Nevertheless, the recent success has “surprised” him.
“We are not doing a national ad campaign,” Sand said. “We just don’t have the money right now. But the response, wow, this is great. Mostly it is word of mouth.”
So what’s driving interest in the OxyView?
Peace of mind for the patient and fewer service calls for providers, said Bill Goodwin, a service rep at Legacy Home Medical in Clinton, Okla.
“We don’t use it on all of our patients,” Goodwin said. “We just have some patients who have been on oxygen for so long that they don’t feel like they are getting oxygen or getting what they need.”
That’s a key selling point for the OxyView. If a patient feels assured that he’s receiving the proper flow of oxygen, providers will receive fewer service calls, Sand said.
“We are trying to get providers to look at this not as an additional cost but as a cost-saving item,” he said.
The disposable OxyView-Cannula Model 206D costs $5.75. The reusable OxyView, which the provider can rent or sell to the patient, has an MSRP of $24.95. But that price drops to $9 each if the provider buys a 10 pack and $8 each if he buys a 50 pack.

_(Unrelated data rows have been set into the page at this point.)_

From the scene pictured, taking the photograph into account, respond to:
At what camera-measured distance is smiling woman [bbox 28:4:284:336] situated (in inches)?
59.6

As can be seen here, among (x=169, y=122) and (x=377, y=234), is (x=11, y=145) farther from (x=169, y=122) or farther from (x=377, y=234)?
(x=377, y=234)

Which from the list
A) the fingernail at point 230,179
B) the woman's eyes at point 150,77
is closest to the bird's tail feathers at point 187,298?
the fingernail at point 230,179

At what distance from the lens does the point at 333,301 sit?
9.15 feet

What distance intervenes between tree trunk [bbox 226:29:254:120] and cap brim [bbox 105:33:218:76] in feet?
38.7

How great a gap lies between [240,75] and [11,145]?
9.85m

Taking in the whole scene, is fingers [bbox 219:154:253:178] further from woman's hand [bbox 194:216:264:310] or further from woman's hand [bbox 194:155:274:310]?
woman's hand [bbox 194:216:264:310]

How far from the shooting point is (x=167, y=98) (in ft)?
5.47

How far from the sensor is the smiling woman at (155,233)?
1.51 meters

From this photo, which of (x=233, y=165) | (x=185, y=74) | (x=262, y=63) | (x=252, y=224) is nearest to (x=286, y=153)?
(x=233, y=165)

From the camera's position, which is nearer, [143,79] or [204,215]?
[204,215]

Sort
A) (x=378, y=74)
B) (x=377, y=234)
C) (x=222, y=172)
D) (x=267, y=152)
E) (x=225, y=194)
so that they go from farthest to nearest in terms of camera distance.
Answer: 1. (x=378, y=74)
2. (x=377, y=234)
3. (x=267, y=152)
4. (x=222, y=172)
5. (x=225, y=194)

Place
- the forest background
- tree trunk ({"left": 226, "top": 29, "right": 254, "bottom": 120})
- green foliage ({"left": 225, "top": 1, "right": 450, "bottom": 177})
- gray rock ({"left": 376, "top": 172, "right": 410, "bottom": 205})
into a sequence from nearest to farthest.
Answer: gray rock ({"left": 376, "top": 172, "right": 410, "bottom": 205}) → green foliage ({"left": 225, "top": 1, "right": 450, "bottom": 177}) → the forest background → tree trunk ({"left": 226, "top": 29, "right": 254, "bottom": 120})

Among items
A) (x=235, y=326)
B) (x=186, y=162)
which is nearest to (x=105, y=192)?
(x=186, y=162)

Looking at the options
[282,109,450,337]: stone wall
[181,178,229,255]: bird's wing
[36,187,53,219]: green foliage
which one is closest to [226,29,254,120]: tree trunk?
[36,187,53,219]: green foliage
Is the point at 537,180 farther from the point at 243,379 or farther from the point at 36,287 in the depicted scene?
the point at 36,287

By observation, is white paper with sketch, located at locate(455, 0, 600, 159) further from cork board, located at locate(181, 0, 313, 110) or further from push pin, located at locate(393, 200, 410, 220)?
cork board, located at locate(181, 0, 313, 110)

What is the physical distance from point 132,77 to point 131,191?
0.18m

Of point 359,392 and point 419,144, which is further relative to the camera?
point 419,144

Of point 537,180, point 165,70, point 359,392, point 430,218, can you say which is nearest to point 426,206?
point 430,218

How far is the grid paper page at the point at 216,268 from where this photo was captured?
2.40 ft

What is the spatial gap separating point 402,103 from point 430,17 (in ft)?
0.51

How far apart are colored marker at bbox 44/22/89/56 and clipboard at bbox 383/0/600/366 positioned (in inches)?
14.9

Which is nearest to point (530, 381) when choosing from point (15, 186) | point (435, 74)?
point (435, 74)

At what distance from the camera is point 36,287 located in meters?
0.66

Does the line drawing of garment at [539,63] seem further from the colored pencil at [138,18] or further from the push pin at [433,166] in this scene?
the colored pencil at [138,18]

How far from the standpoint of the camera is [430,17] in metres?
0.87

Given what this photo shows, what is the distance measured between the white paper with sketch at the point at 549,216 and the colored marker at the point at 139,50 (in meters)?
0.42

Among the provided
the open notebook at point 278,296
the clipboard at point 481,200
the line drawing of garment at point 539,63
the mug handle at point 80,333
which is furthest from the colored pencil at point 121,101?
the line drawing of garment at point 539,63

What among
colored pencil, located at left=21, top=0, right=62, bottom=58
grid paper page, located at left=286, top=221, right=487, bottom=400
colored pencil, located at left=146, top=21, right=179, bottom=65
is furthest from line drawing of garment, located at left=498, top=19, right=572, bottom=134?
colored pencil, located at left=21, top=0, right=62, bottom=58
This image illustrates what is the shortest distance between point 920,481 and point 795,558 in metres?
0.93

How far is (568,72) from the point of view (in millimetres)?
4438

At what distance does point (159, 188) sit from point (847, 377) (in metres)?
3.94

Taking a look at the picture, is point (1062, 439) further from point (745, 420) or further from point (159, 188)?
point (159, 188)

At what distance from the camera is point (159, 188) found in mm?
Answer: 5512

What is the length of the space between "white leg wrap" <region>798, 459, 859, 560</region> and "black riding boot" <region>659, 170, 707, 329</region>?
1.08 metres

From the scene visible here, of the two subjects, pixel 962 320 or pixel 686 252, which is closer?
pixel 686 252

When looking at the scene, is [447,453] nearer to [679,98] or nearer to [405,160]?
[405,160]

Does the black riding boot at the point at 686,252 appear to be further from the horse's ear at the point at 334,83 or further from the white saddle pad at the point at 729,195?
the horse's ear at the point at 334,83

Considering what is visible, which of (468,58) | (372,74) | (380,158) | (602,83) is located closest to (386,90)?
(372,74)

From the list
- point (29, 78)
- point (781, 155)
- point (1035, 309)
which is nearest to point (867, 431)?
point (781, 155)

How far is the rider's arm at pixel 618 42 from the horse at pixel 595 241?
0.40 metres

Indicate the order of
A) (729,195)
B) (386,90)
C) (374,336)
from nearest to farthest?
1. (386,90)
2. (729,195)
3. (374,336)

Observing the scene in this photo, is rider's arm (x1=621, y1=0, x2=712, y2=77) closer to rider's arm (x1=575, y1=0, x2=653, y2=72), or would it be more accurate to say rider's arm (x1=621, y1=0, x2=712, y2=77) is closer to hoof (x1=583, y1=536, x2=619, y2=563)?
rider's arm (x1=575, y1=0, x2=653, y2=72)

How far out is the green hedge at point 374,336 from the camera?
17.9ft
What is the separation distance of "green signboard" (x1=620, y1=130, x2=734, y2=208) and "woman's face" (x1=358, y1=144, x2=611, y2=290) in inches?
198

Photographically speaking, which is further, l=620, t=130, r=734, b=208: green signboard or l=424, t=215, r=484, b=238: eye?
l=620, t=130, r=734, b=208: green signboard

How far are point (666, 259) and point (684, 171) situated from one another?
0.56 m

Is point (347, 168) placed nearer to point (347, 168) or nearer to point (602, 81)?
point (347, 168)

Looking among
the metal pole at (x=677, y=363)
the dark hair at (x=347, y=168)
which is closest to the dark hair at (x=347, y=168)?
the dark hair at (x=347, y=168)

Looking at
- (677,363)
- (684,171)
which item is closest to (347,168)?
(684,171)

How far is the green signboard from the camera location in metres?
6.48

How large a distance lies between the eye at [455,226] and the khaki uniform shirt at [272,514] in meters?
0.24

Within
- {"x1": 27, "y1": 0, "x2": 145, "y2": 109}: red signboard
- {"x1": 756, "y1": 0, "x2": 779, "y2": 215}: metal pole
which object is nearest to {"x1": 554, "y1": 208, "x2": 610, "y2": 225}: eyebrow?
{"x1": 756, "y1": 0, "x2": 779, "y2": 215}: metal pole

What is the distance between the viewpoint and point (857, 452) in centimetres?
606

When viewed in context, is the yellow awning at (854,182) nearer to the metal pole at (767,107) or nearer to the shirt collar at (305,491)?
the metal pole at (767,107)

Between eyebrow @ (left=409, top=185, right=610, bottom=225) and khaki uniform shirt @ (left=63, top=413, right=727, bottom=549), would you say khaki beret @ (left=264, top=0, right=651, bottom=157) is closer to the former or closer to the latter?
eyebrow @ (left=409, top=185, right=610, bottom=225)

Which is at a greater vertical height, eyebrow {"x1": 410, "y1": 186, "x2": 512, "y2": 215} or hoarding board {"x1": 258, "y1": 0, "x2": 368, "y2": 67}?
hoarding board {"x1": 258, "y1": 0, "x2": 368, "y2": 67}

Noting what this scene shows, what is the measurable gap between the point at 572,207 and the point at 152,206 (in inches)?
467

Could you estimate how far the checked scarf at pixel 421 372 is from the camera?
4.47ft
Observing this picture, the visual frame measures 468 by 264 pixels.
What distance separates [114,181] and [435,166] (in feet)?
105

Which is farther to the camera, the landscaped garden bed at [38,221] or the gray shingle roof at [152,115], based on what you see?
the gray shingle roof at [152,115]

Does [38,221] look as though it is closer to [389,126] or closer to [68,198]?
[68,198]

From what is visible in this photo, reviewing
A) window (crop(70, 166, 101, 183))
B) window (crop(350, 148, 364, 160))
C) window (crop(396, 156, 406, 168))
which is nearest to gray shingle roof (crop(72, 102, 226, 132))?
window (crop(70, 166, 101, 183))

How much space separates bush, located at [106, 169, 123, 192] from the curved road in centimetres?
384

Unlike conventional flow meters, the OxyView is not attached to the oxygen source. The disposable model comes attached to a cannula; the reusable model installs onto the oxygen tubing nearest the patient. That means that no matter where the tank or concentrator is located, the patient can determine if he’s receiving the correct oxygen flow, Sand said.
Ultimately, Ingen wants to sell about 1 million OxyViews a year and boost revenue to $30 million, he added.